+++ GIVEN TEXT +++
At 7:53 PM +0000 1/22/01, John Delacour wrote:
>Reading from a 7 Mb file, I'm getting an "out of memory!" error
>after succeding in printing asome hits using the following script
>
>
>$tmp = $ENV{TMPDIR};
>mkdir $tmp, 0;
>$fout = $temp."temp.out";
>open FOUT, ">$fout";
>$fin = 'BU2:Gutenberg Folder:gutenberg_html.tar';
>open FIN, $fin;
>while (<FIN>) {
>/akespear/ and print FOUT;
> }
>
>What am I doing wrong? I thought that doing things this way I was
>only putting one line in memory and the hits are printed as lines
>in the out file just as I wish. The in file is a Unix tar file.
The definition of "line" is determined by whatever is in $/, which is
usually "\015" on a Mac. If the tar file was produced on a Unix
machine, the end-of-line character is almost certainly "\012", and
eventually you'll skip by whatever \015's the tar format happens to
put in the file and try to read a huge chunk of it at once.
tar files aren't really designed to be read this way. You'll be much
happier extracting the individual files in the archive and reading
them directly one by one. A recent Archive::Tar can do the
extraction without reading everything into memory first, or you can
use something like Stuffit Expander.
>JD
--
--
Paul Schinder
[EMAIL PROTECTED]
+++
* [EXERCISE DESCRIPTION]: Retype the mailing-list reply about reading a tar file in Perl word for word, starting at the words "The definition of" and stopping after "it at once.".
+++ LISTED RECORDS +++
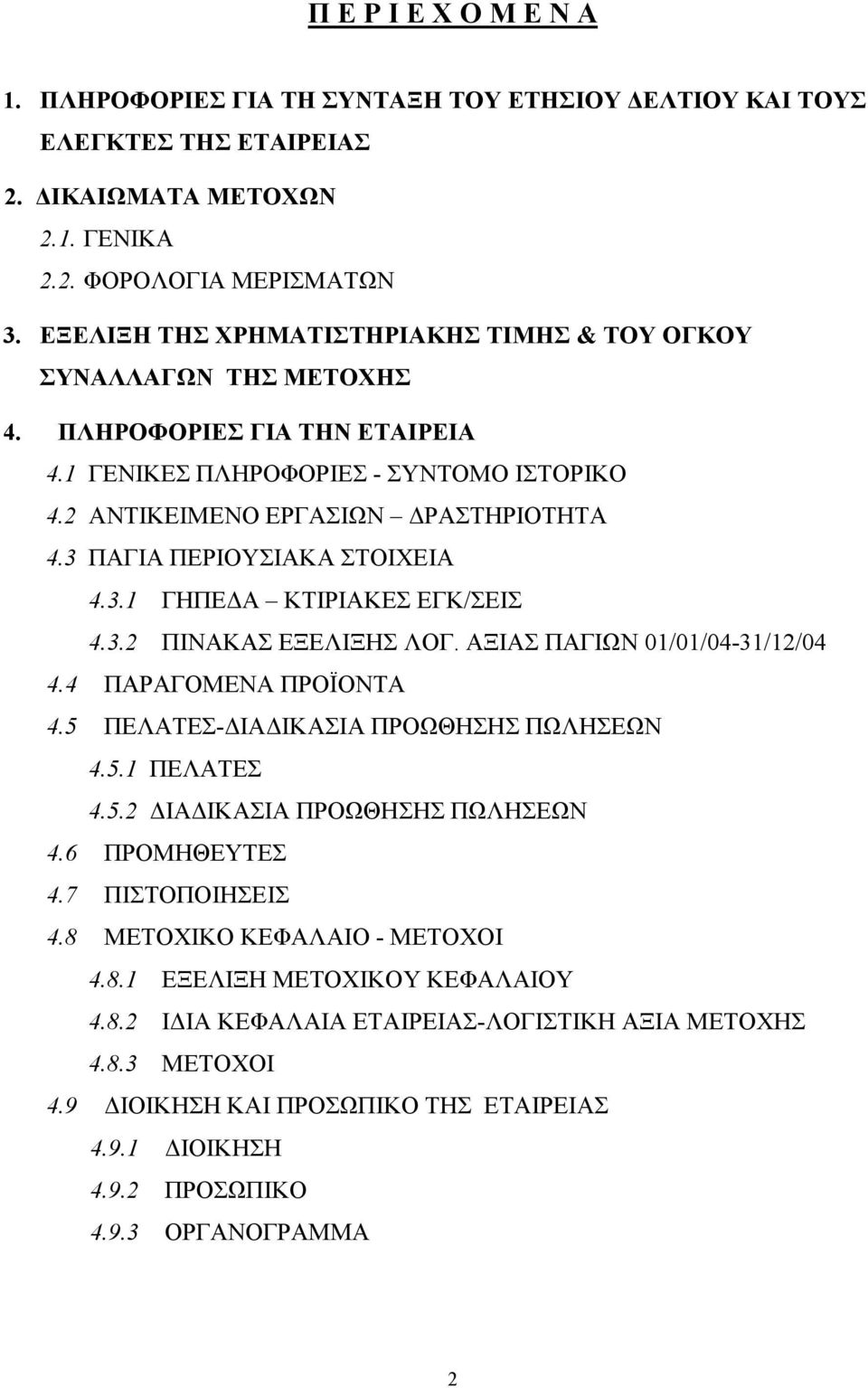 Π Ε Ρ Ι Ε Χ Ο Μ Ε Ν Α

1. ΠΛΗΡΟΦΟΡΙΕΣ ΓΙΑ ΤΗ ΣΥΝΤΑΞΗ ΤΟΥ ΕΤΗΣΙΟΥ ΔΕΛΤΙΟΥ ΚΑΙ ΤΟΥΣ ΕΛΕΓΚΤΕΣ ΤΗΣ ΕΤΑΙΡΕΙΑΣ

2. ΔΙΚΑΙΩΜΑΤΑ ΜΕΤΟΧΩΝ

2.1. ΓΕΝΙΚΑ

2.2. ΦΟΡΟΛΟΓΙΑ ΜΕΡΙΣΜΑΤΩΝ

3. ΕΞΕΛΙΞΗ ΤΗΣ ΧΡΗΜΑΤΙΣΤΗΡΙΑΚΗΣ ΤΙΜΗΣ & ΤΟΥ ΟΓΚΟΥ ΣΥΝΑΛΛΑΓΩΝ ΤΗΣ ΜΕΤΟΧΗΣ

4. ΠΛΗΡΟΦΟΡΙΕΣ ΓΙΑ ΤΗΝ ΕΤΑΙΡΕΙΑ

4.1 ΓΕΝΙΚΕΣ ΠΛΗΡΟΦΟΡΙΕΣ - ΣΥΝΤΟΜΟ ΙΣΤΟΡΙΚΟ

4.2 ΑΝΤΙΚΕΙΜΕΝΟ ΕΡΓΑΣΙΩΝ – ΔΡΑΣΤΗΡΙΟΤΗΤΑ

4.3 ΠΑΓΙΑ ΠΕΡΙΟΥΣΙΑΚΑ ΣΤΟΙΧΕΙΑ

4.3.1 ΓΗΠΕΔΑ – ΚΤΙΡΙΑΚΕΣ ΕΓΚ/ΣΕΙΣ

4.3.2 ΠΙΝΑΚΑΣ ΕΞΕΛΙΞΗΣ ΛΟΓ. ΑΞΙΑΣ ΠΑΓΙΩΝ 01/01/04-31/12/04

4.4 ΠΑΡΑΓΟΜΕΝΑ ΠΡΟΪΟΝΤΑ

4.5 ΠΕΛΑΤΕΣ-ΔΙΑΔΙΚΑΣΙΑ ΠΡΟΩΘΗΣΗΣ ΠΩΛΗΣΕΩΝ

4.5.1 ΠΕΛΑΤΕΣ

4.5.2 ΔΙΑΔΙΚΑΣΙΑ ΠΡΟΩΘΗΣΗΣ ΠΩΛΗΣΕΩΝ

4.6 ΠΡΟΜΗΘΕΥΤΕΣ

4.7 ΠΙΣΤΟΠΟΙΗΣΕΙΣ

4.8 ΜΕΤΟΧΙΚΟ ΚΕΦΑΛΑΙΟ - ΜΕΤΟΧΟΙ

4.8.1 ΕΞΕΛΙΞΗ ΜΕΤΟΧΙΚΟΥ ΚΕΦΑΛΑΙΟΥ

4.8.2 ΙΔΙΑ ΚΕΦΑΛΑΙΑ ΕΤΑΙΡΕΙΑΣ-ΛΟΓΙΣΤΙΚΗ ΑΞΙΑ ΜΕΤΟΧΗΣ

4.8.3 ΜΕΤΟΧΟΙ

4.9 ΔΙΟΙΚΗΣΗ ΚΑΙ ΠΡΟΣΩΠΙΚΟ ΤΗΣ ΕΤΑΙΡΕΙΑΣ

4.9.1 ΔΙΟΙΚΗΣΗ

4.9.2 ΠΡΟΣΩΠΙΚΟ

4.9.3 ΟΡΓΑΝΟΓΡΑΜΜΑ

2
+++
* [EXPECTED OUTPUT]:
The definition of "line" is determined by whatever is in $/, which is
usually "\015" on a Mac. If the tar file was produced on a Unix
machine, the end-of-line character is almost certainly "\012", and
eventually you'll skip by whatever \015's the tar format happens to
put in the file and try to read a huge chunk of it at once.